Reproduce every record below exactly, without the pictures.

[Data extracted from a collection]
+--

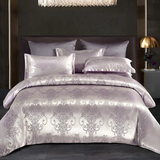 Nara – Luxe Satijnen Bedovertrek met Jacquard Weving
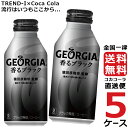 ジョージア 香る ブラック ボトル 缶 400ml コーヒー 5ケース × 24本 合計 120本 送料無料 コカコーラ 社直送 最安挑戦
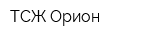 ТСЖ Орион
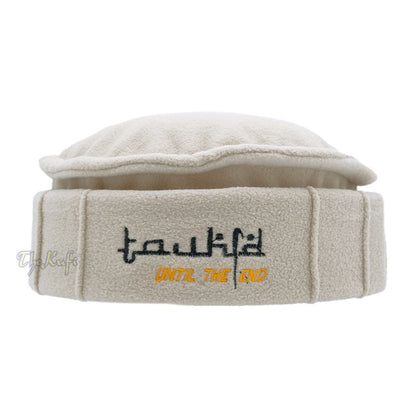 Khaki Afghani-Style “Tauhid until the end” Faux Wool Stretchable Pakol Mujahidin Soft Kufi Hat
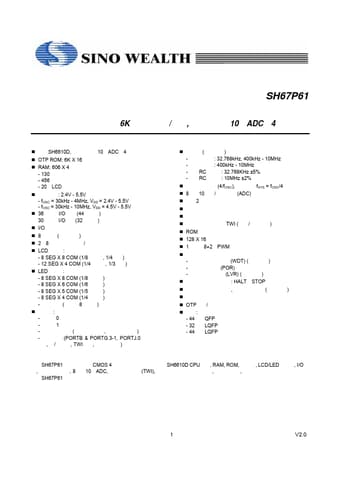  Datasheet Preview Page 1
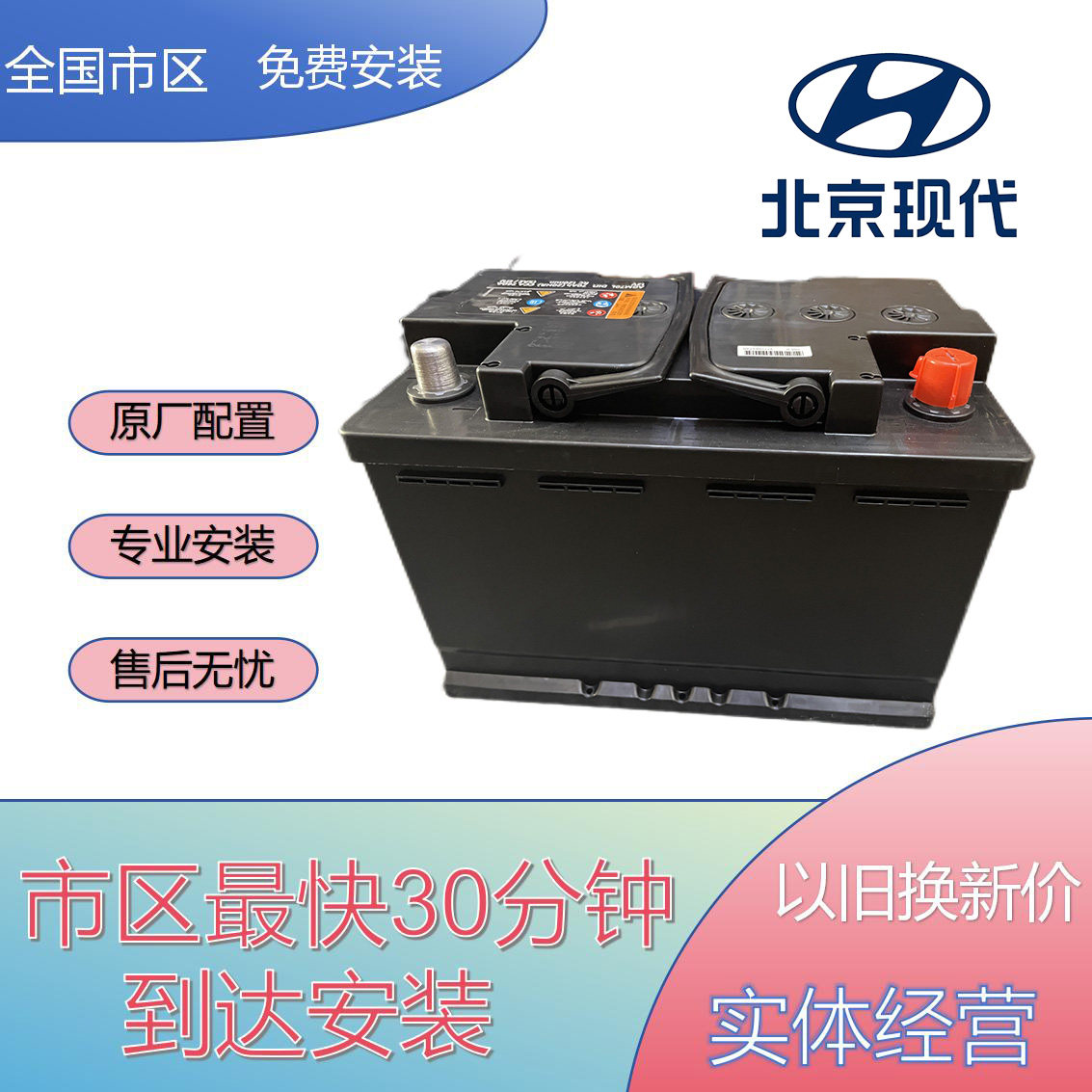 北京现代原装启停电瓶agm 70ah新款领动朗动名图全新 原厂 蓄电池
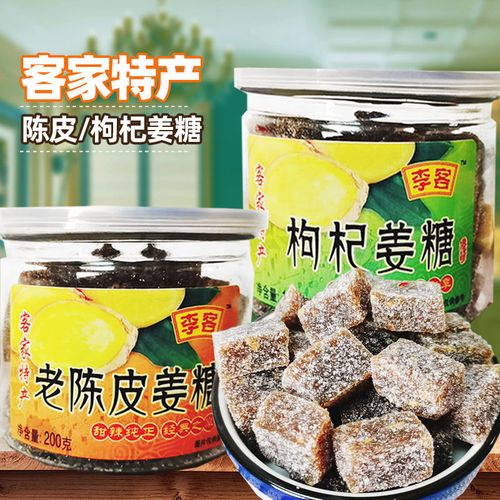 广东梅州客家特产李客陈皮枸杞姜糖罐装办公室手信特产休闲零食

+--

# Exercise solution
 Nara – Luxe Satijnen Bedovertrek met Jacquard Weving
 ジョージア 香る ブラック ボトル 缶 400ml コーヒー 5ケース × 24本 合計 120本 送料無料 コカコーラ 社直送 最安挑戦
 ТСЖ Орион
 Khaki Afghani-Style “Tauhid until the end” Faux Wool Stretchable Pakol Mujahidin Soft Kufi Hat
  Datasheet Preview Page 1
 北京现代原装启停电瓶agm 70ah新款领动朗动名图全新 原厂 蓄电池
 广东梅州客家特产李客陈皮枸杞姜糖罐装办公室手信特产休闲零食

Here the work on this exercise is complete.